I mean, migrating millions of pages and not knowing which and how many are broken would pollute your learning base and completely undermine the goal of migrating the content. An unvalidated migration for millions of pages would be willful negligence at that point.
The team surely should have a list already if any effort was spent to validate the migration? You cant be relying on your users to visually identify every page for you?
So it is true …… answers allowed many ways to enter code some of which were no longer supported but were rendered. We validated a many as possible, with the answers migration the data quality was bad many posts where badly formatted. We have recovered about 90% of those.
The validation said it was a match…… however if the original was broken so that won’t mean much
For most migrations you tend to have a threshold of what is acceptable, for answers it was about 90% which was met. For forums at the moment we achieved around 95% converted with no issues.
For a migration this size that’s pretty good result.
Most of those failures are as I said where the original was corrupted. We added a manual system to fix those as they were identified. Any migration will have things that don’t work and you do those by hand as they are identified.
It’s like bugs you tend to prioritise the effort into fixing the most important or impactful first…… otherwise you waste time and effort …
We are working through posts with issues as they are identified both by automation or by users.
Sorry, I cant figure out quoting on this platform from mobile.
I dont agree that any migration requires manually fixing (let alone hundreds of thousands of entries)… but I will concede as I dont want to talk about Unity anymore and who am I to say what is acceptable for you.
I accept that we disagree and that is OK.
Now to figure out how to unsubscribe from all the notitications.
Edit: figured it out, I can open each thread, scroll all the way to the bottom, wait for like 800 entries to load 10 at a time because no paging system, and then i can unsubscribe.
Found another concerning failure of the transfer.
This post has links to Unity;s hwstats page.
While it seems the information is no longer correct, the problem is the url link got completely destroyed. I know this, becuase I was directed to that post from this thread on stackexchange.
The top answer there includes a quote of the original post and there the url is
https://operate.dashboard.unity3d.com/organizations/<YOUR ORG ID HERE>/projects/<YOUR PROJECT ID HERE>/hwstats
Which even now is getting messed up to Unity Cloud/projects//hwstats
It completely loses vital information in the construction of the url.
Just another thing to put on the list of things to try and fix.
Yes I noticed that too, but its only for the very first comment. The immediate comment after that talks about stencils, which is a term that cannot be found anywhere in this post or that manual page.

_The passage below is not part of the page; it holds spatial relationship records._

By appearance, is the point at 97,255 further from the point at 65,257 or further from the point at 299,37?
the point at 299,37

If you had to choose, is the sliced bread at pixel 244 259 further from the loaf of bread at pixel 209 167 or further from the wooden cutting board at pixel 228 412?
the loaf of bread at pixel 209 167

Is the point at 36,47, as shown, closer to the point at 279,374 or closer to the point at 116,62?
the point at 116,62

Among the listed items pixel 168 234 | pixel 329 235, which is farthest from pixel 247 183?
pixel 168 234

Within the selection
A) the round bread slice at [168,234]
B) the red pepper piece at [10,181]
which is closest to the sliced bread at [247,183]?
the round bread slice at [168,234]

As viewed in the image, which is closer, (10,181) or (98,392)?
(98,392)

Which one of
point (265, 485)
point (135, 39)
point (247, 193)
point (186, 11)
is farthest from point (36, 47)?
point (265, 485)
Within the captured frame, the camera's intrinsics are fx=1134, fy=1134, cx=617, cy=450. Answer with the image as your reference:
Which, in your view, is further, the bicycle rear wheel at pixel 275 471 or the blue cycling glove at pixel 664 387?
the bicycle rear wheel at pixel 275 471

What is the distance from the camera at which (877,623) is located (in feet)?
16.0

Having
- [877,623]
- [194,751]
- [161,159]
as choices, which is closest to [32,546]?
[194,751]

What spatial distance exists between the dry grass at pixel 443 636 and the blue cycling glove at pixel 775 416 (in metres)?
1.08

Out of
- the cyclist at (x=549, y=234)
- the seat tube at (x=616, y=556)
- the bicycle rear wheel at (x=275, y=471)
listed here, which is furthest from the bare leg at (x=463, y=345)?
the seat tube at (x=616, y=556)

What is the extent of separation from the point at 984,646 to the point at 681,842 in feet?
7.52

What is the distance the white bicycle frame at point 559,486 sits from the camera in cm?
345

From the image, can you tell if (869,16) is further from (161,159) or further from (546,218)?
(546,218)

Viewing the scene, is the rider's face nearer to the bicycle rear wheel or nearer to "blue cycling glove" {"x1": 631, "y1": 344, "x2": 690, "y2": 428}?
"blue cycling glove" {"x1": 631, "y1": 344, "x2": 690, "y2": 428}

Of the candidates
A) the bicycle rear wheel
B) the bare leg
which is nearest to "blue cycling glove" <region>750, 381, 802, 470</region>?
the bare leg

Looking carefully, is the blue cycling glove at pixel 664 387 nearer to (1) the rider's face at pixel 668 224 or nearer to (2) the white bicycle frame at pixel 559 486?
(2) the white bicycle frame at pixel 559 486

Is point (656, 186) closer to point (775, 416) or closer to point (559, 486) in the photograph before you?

Once you get to the third post, the comments are exclusively about stencil and multi-pass rendering! Again neither of those topics are present in the posts or that manual page. Neither is the new commentator with 3 comments talking to any other commentator, in fact none of the commentators appear to be replying to each other so its not like one of them went off-topic and others engaged with them.
Of course as I can’t see the original Answers page any more I can be sure, but this just seems very weird in how off-topic (yet focused on shaders) the comments are beyond that first one, which is an obvious misunderstanding.
The only thing that would make sense is if these comments were in reply to a commentator who took the post off-topic, but then deleted their account and that somehow removed all trace of their comments.